I didn't think I would ever share those words. But much like stillbirth, I feel that suicide is a taboo topics our society shies away from, instead of learning to understand. This is not the only suicidal thoughts I have written down. I'm sure it won't be the last. The difference is that I know I won't act on them. Because I have worked through them at my worst already. But many cannot do that. Many people believe in the words and the relief that is planted between the lines. I almost  died on May 20, it didn't give me extra perspective, or appreciation of living. Instead I know it was easy to die that day. It has been incredibly hard to live every day since. 

And I have only been in this battle for 16 weeks. I now know that life doesn't always seem like the better half. I came into this with a strong heart and mind. But attacking it, or it attacking me while I am in pieces has been a different kind of knowledge. I have never personally lost anyone to suicide. I hope I don't have to. But I believe the only way to drop these statistics, is to start acknowledging that it is just as threatening to our loved ones as a disease. It can happen to anyone given the right circumstances. I truly believed I would NEVER have a suicidal thought. Much of my anxiety before, and still, stems from dying. And yet there I was, not in control of my own thoughts, but listening intently to them. 

I don't know what the solution is. There is surely no quick fix. But maybe if we didn't brush off peoples sadness, always wishing to whisk happiness back in as soon as possible. Maybe if we let people sit in their true emotions, and listened to them on that level, maybe people wouldn't turn inside to listen to those thoughts. I know myself, in those moments, I wasn't going to go to a stranger on a hotline. But I am lucky enough to have a space that exists, that I can bring these things in the darkest of times. And when they just listen and don't have some platitude to thow at it, it makes a difference. 

We need to be there for those who are struggling. I couldn't prevent Anna's death. But sharing her story saved 2 babies the same fate. Breaking down that wall of things that "shouldn't be talked about" WHY? Because it makes people uncomfortable, because its sad. Trust me, those emotions will be magnified by death. So lets raise awareness. Let's be honest and tell our whole stories. Let's make taboo normal. So that no one feels alone, and without a place to turn. Let's listen to our friends all the time, not just in the easy times. 
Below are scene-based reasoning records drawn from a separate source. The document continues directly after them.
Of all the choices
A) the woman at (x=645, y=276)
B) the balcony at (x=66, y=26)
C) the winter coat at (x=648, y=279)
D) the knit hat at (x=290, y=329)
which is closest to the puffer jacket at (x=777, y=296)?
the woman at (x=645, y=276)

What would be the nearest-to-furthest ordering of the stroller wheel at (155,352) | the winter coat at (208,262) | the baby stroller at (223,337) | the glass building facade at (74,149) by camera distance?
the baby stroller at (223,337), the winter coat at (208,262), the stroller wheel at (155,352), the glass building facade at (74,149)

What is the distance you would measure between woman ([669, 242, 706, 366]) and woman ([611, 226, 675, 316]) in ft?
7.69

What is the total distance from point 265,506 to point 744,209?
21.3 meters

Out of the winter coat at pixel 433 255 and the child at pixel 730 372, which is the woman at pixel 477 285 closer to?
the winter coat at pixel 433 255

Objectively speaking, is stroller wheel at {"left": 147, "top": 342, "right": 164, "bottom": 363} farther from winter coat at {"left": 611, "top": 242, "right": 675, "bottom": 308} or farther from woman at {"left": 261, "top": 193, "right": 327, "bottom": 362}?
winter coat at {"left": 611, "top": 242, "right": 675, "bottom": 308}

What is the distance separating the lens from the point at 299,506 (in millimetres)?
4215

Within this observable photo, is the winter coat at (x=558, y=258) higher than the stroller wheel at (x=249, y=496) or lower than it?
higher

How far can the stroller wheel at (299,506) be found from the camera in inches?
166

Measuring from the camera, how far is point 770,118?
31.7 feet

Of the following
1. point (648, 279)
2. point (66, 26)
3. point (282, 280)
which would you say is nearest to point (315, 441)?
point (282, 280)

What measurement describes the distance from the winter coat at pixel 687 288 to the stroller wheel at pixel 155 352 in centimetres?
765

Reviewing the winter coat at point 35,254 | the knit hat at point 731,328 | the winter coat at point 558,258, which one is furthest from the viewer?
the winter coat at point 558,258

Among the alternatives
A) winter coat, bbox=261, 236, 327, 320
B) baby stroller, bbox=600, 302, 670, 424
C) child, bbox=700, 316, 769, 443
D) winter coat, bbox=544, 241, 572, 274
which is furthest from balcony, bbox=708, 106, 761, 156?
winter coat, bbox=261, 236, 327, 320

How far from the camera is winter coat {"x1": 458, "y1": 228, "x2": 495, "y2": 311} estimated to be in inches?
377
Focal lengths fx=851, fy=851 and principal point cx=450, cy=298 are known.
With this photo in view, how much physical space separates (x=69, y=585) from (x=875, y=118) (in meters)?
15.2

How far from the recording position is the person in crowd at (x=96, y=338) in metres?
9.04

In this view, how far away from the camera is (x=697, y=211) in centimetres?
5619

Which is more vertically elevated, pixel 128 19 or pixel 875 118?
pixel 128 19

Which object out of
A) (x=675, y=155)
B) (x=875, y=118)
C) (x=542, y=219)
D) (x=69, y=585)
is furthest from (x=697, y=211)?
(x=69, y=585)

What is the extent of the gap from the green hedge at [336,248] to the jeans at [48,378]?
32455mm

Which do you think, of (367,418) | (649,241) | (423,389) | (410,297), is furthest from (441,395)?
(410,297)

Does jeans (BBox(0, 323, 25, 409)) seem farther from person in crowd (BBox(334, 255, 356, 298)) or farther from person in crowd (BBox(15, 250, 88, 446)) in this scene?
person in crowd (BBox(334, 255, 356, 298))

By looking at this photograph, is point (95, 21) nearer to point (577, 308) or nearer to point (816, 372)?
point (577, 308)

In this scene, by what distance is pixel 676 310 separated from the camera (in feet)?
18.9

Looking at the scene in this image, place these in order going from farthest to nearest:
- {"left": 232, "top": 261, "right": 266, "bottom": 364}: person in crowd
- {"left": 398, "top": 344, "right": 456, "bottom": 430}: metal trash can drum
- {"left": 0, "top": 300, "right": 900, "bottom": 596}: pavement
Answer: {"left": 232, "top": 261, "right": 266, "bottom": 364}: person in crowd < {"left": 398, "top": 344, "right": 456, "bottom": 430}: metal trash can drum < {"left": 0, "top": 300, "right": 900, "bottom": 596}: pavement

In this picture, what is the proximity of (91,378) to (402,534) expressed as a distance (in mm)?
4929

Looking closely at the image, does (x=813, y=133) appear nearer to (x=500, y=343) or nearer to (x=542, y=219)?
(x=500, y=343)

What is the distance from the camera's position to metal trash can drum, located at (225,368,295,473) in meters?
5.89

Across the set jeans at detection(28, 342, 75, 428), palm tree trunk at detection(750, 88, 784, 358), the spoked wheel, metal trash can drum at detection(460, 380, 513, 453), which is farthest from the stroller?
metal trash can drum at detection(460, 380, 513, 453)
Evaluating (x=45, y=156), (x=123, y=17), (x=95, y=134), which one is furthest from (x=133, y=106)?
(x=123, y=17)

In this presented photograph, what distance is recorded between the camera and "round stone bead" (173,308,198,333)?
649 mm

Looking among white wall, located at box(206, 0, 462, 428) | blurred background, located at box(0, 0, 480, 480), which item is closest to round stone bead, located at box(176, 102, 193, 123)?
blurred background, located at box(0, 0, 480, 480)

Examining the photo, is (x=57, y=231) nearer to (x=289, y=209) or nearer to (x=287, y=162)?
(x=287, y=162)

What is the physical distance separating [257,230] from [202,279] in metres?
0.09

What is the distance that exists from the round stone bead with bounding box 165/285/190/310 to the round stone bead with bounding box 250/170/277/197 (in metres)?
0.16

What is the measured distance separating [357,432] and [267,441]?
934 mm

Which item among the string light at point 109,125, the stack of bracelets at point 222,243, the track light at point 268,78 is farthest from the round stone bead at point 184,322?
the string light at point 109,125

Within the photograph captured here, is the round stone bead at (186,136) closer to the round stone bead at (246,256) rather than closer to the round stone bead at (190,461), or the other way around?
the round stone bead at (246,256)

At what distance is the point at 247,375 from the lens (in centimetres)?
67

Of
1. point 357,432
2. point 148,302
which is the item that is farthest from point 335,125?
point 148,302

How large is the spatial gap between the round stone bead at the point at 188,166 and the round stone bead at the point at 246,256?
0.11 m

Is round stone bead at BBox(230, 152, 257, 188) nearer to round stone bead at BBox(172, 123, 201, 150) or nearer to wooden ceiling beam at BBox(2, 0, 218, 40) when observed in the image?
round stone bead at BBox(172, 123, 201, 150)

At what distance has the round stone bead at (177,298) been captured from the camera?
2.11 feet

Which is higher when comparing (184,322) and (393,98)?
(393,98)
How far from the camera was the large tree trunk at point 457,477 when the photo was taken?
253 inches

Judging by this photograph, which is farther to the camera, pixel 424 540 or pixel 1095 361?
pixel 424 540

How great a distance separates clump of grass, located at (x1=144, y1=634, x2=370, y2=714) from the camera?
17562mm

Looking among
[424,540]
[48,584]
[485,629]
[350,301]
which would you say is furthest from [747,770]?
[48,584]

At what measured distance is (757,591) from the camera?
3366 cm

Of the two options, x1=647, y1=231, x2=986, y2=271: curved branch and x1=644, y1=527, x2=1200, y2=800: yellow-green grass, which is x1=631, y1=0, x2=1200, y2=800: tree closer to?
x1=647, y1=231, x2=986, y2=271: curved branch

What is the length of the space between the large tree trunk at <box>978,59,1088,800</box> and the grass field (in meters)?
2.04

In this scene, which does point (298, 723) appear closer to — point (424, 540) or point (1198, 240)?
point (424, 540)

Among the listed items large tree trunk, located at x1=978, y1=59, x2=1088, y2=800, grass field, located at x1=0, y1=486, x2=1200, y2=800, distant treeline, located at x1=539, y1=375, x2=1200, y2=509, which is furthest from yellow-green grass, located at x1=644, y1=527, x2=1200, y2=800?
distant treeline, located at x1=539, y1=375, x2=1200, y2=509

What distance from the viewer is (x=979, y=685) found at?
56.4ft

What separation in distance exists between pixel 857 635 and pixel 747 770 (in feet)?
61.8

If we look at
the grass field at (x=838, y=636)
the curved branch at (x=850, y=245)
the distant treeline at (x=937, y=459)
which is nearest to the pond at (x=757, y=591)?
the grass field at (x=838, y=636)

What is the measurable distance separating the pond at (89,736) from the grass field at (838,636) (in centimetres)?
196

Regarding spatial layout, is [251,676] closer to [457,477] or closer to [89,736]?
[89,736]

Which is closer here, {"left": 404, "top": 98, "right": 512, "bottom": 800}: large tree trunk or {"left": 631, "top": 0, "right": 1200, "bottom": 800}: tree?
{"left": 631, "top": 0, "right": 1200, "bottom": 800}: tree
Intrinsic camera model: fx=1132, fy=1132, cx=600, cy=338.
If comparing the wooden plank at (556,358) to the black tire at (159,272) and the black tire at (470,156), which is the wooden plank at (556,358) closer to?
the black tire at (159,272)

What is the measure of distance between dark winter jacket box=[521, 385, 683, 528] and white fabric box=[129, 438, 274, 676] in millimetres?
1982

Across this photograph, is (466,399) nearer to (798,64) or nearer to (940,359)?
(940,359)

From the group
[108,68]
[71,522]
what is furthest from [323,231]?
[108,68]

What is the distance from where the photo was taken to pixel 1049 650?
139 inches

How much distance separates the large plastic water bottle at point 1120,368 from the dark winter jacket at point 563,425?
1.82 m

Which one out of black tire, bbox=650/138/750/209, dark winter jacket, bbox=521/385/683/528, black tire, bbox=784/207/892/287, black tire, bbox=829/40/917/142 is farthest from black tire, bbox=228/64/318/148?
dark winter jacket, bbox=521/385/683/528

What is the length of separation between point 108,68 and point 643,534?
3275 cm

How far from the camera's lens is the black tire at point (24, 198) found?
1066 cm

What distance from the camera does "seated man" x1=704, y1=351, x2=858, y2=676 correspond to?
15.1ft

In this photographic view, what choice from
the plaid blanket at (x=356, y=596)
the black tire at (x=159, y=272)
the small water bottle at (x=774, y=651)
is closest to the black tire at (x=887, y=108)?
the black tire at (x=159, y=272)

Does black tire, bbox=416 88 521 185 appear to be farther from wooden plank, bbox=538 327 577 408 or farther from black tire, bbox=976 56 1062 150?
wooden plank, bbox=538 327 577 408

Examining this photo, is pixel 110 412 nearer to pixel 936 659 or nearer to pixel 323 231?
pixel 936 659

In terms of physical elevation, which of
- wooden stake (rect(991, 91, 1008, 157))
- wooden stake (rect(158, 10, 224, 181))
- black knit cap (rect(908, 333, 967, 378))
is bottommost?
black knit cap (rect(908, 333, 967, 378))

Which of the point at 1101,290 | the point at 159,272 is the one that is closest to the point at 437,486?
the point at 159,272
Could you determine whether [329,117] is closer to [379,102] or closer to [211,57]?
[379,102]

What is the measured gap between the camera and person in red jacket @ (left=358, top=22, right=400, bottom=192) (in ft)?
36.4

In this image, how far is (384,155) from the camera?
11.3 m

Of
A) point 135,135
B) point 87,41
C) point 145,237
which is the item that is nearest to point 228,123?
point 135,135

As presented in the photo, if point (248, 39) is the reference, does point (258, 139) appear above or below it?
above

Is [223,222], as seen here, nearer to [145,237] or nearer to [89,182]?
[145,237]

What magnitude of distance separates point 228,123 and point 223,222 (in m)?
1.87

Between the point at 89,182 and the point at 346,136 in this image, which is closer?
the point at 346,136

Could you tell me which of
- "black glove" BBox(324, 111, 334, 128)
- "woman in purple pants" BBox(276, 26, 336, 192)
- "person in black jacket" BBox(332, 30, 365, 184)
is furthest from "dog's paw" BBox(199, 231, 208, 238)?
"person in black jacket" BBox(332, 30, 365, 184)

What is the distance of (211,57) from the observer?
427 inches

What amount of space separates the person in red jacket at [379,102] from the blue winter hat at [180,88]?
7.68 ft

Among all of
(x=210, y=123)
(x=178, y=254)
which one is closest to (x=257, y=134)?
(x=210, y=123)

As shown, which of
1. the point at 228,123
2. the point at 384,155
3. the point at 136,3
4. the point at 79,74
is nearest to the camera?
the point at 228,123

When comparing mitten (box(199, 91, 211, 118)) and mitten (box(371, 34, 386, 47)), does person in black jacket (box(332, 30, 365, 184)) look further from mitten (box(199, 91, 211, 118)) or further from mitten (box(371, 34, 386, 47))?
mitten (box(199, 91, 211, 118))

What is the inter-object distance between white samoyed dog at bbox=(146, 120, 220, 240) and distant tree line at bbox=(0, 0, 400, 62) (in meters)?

If you don't know where to start, I saw a movement of wearing yellow or writing the word love across your wrist, to show you stand against suicide and for your loved ones. It's a small step in the right direction. You can find support in all kinds of ways here. And you can always reach out and let someone know you care, for no other reason, than you care. 

suicide prevention

with love, lissa

* Im simply speaking from my heart. I know this post will have scared people about my well being. But maybe that's the point. You never know who is fighting inner demons at that depth. I am in a better place mentally than I was when writing that entry.